I had thought it was as straightforward as law can be that any person who has committed a political crime should be exempted from mandatory extradition even if a treaty existed imposed a duty on its parties to hand over individuals accused of serious criminal activity. To be sure, from the perspective of the United States Government, Snowden’s exposure of the PRISM surveillance program was a flagrant violation of the Espionage Act and breach of classification constraints was unlawful. But it was also as self-evidently a political crime as almost any undertaking can be.
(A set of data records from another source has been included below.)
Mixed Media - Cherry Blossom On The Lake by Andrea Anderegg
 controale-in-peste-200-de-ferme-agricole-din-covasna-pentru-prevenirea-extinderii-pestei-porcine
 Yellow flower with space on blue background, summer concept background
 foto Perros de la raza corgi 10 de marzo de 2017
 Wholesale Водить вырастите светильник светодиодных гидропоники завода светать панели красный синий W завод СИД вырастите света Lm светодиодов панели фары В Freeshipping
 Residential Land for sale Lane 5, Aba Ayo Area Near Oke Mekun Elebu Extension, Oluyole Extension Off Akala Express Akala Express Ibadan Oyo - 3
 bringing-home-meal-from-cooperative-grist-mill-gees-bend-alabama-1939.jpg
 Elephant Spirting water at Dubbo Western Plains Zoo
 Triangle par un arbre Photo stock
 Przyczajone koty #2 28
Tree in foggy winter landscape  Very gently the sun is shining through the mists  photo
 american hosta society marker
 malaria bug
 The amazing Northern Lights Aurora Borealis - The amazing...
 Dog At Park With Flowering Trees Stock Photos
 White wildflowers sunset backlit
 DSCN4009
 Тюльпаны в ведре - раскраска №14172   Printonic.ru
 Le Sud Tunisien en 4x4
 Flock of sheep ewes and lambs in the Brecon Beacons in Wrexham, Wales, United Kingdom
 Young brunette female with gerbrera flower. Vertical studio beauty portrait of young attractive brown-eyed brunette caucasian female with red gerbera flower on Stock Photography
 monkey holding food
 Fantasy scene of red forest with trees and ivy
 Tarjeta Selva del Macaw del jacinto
There was no violence involved or threatened, and no person is harmed by the disclosures.
Quite the contrary, information in the public interest, related to the defense of individual liberties and national sovereign rights was made available, enhancing the prospects for protecting democracy against its many enemies.
What puzzles me is why the refusal to hand Snowden over by expelling him to the United States, which is what Washington has asked Russia to do, raises any kind of serious question beyond wondering how and why the U.S. government officials posed such a request almost in the form of a demand in the first place. The U.S. Government approached Moscow as if they were harboring a common criminal: “We expect the Russian Government to look at all options available to expel Mr. Snowden to the United States to face justice for the crimes with which he is charged.” Putin spurned the request, but he might have made his correct stand stronger either by indicating that Snowden was welcome to remain in Russia or by rebuffing such a strongly worded request as inappropriate.
It is also puzzling why governments in Europe did not politely respond to Washington by simply saying that it has long been their firm policy and consistent practice not to collaborate with foreign governments in the pursuit of individuals accused of committing nonviolent political crimes. There are excellent public policy and humanitarian reasons why such ‘criminals’ should not be treated internationally as fugitives from justice. Whistleblowing serves the overall public interest relating to maintain a balance of state and society in democratic polities, and providing sanctuary for those who commit political crimes benefits the public good of a state-centric world order.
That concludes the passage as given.